Agentic AI is being billed as the next wave of AI in the enterprise, with a focus on operational decision-making over content generation. As opposed to generative AI chatbots, AI agents aim to solve more complex, decision-based tasks, which will be key in a business context, as many companies are looking for concrete AI use cases that, above all, bring added value to business operations, productivity, and the bottom line.
Last month saw SAP rivals ServiceNow and Salesforce announcing agentic AI for their respective offerings. For ServiceNow, agentic AI is being fused into its Xanadu release of the Now platform. Salesforce, meanwhile, unveiled Agentforce, a suite for creating AI agents, just ahead of its Dreamforce annual conference.
SAP, which claims to cover business processes end-to-end with its ERP offering, could integrate its agents deeply into the business logic of its enterprise customers’ operations and support them with relevant data — a plus for the Walldorf, Germany-based company. In concrete terms, the success of its agentic AI strategy will depend on how quickly and how many use cases SAP gets up and running. The AI strategy does not focus on the technology, but on the applications, said Philipp Herzig, SAP’s chief artificial intelligence officer.
“AI is an application feature,” he said at TechEd, and he may be right.
More productivity through AI agents
Specifically, SAP is expanding its generative AI copilot Joule, introduced last year, to establish “cooperative multi-agent systems,” according to the company. These agents will open up a new era of productivity for SAP customers, said Herzig, highlighting the fact that SAP’s agents will be deeply connected to the company’s systems. This makes it possible to handle more complex tasks in processes and workflows than with conventional stand-alone agents, which are usually trained only for a specific task, Herzig said.

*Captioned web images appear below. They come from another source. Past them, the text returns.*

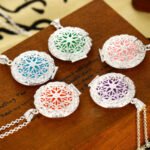 Person with aromatherapy necklace Australia Multi-color, front view, showing plant pattern.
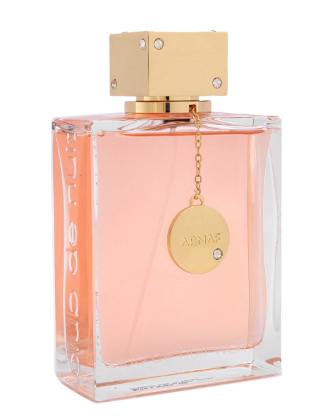 A rectangular glass perfume bottle filled with pale peach-pink liquid, featuring a gold cap, a hanging gold circular charm engraved with 'ABNBAE', and clear rhinestone accents on the cap and charm.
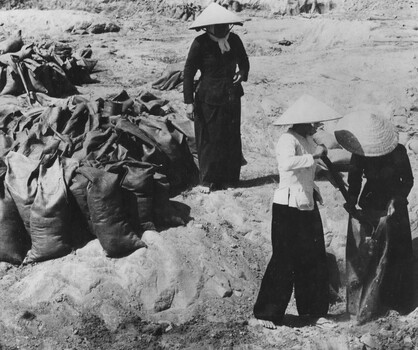 Vietnamese women from local villages and the Phuoc Tuy Province, Baria fill sandbags to be used at the 1 Australian Task Force (1ATF) Base.  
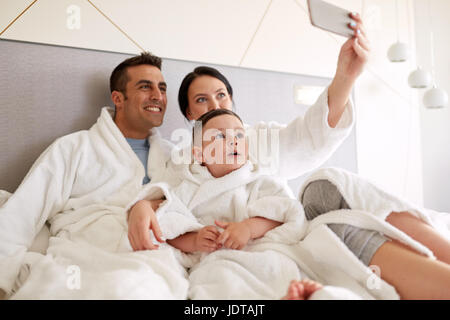 glückliche Familie mit Smartphone im Bett im Hotelzimmer Stockfoto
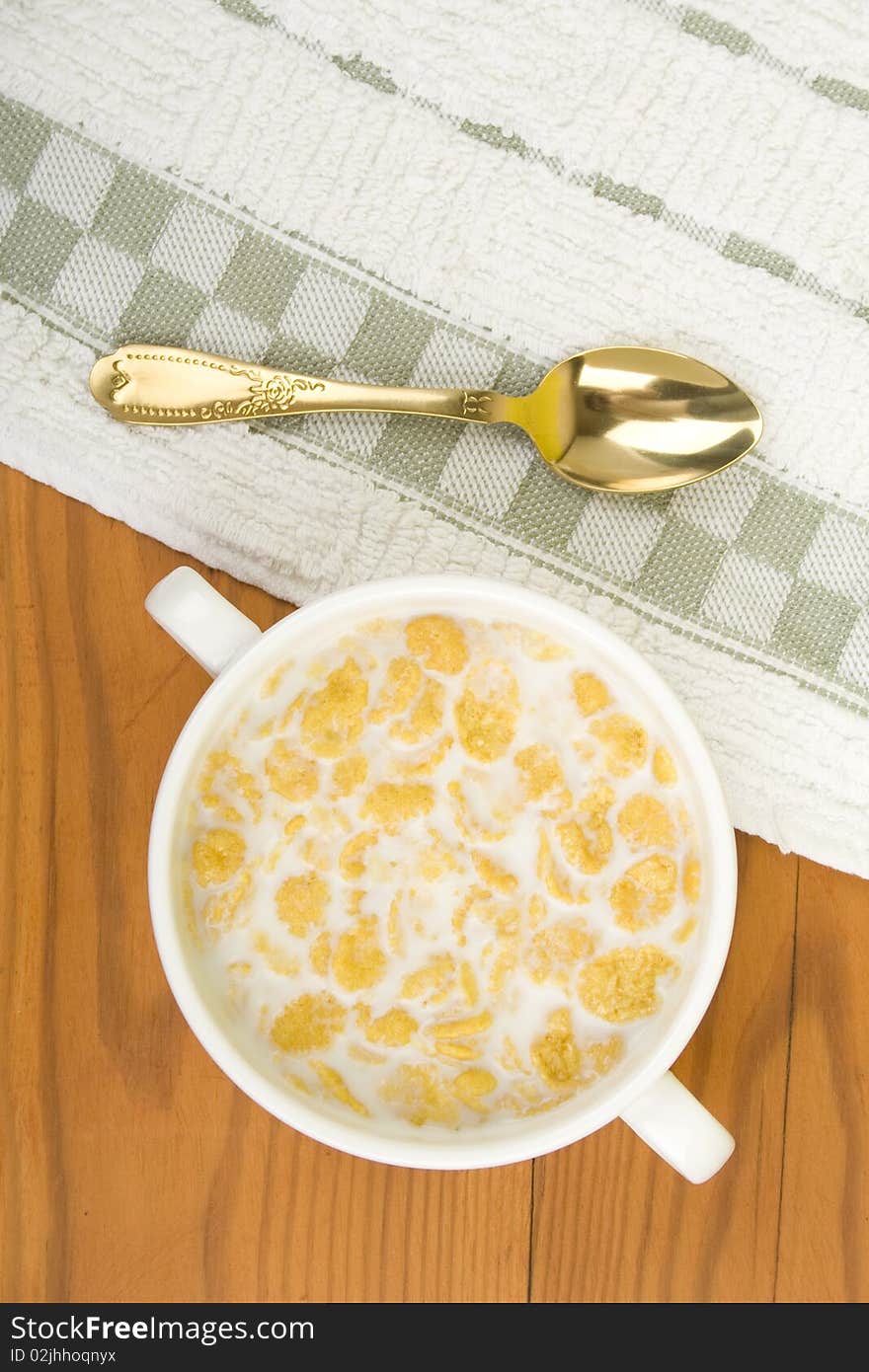 On the wooden table is breakfast cereal with milk, spoon and napkin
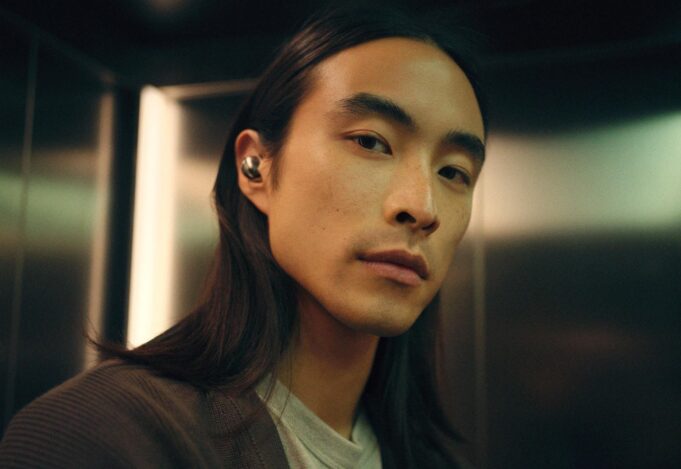 Sennheiser Momentum True Wireless 5: Specs and Price Person wearing Sennheiser Momentum True Wireless 5 earbuds in white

Instead, Joule agents could work together collaboratively to answer more complex user queries. In these multi-agent systems, AI agents with specialized expertise would take on certain tasks in complex business processes, SAP said. Working together with other specialized AI agents, the cooperative system could dynamically adapt their strategies to solve the tasks assigned to them, the company claimed.
SAP plans to release the first agents in the fourth quarter of 2024 and presented two application scenarios at TechEd: helping employees in finance departments with invoice workflow by pointing out errors in invoices; and automating financial processes such as the processing of payments or postings in the general ledger, thus making them more efficient.
Joule is to be integrated ever more deeply into SAP’s software landscape. By the end of the year, the AI tool will support around 80% of the most common business tasks within SAP, the company said.
The view from here
The number of specific examples SAP cited for agentic AI isn’t overly impressive. The use case of finding errors in invoices or processing bookings automatically does not sound particularly spectacular on the face of it. In addition, the competence of its agents to solve highly complex tasks, which SAP emphasized, is not yet evident. A few weeks ago, Salesforce provided a much more impressive demonstration at Dreamforce, in which its AI agent fielded a service call about the return of goods with various options in terms of exchange, location, and timing.
SAP is at least promising more speed. The foundations were laid in 2023, and now development is accelerating, Herzig announced. With each use case, development becomes easier and faster, he said. In the end, the only question that remains is who can actually use SAP’s new AI features. That remains a downside for large portions of SAP’s clientele: The company is sticking to its strategy of reserving the new technology solely for cloud customers with corresponding Rise and Grow contracts. The many on-premises customers are left out when it comes to Joule and multi-agent systems. As are, presumably, SAP cloud customers not on Rise or Grow.
Industry analysts have also questioned the cost of using Joule AI agents — something that was not revealed at TechEd.
At least SAP is offering its customers the prospect that the path to the cloud could be simpler and easier with AI assistance. For example, the new AI agents should be able to identify custom code and make suggestions as to how user companies should deal with it.
It remains to be seen whether this argument will work with customers. Perhaps we will find out more about this at the annual conference of the German-speaking SAP user group (DSAG) in Leipzig in mid-October.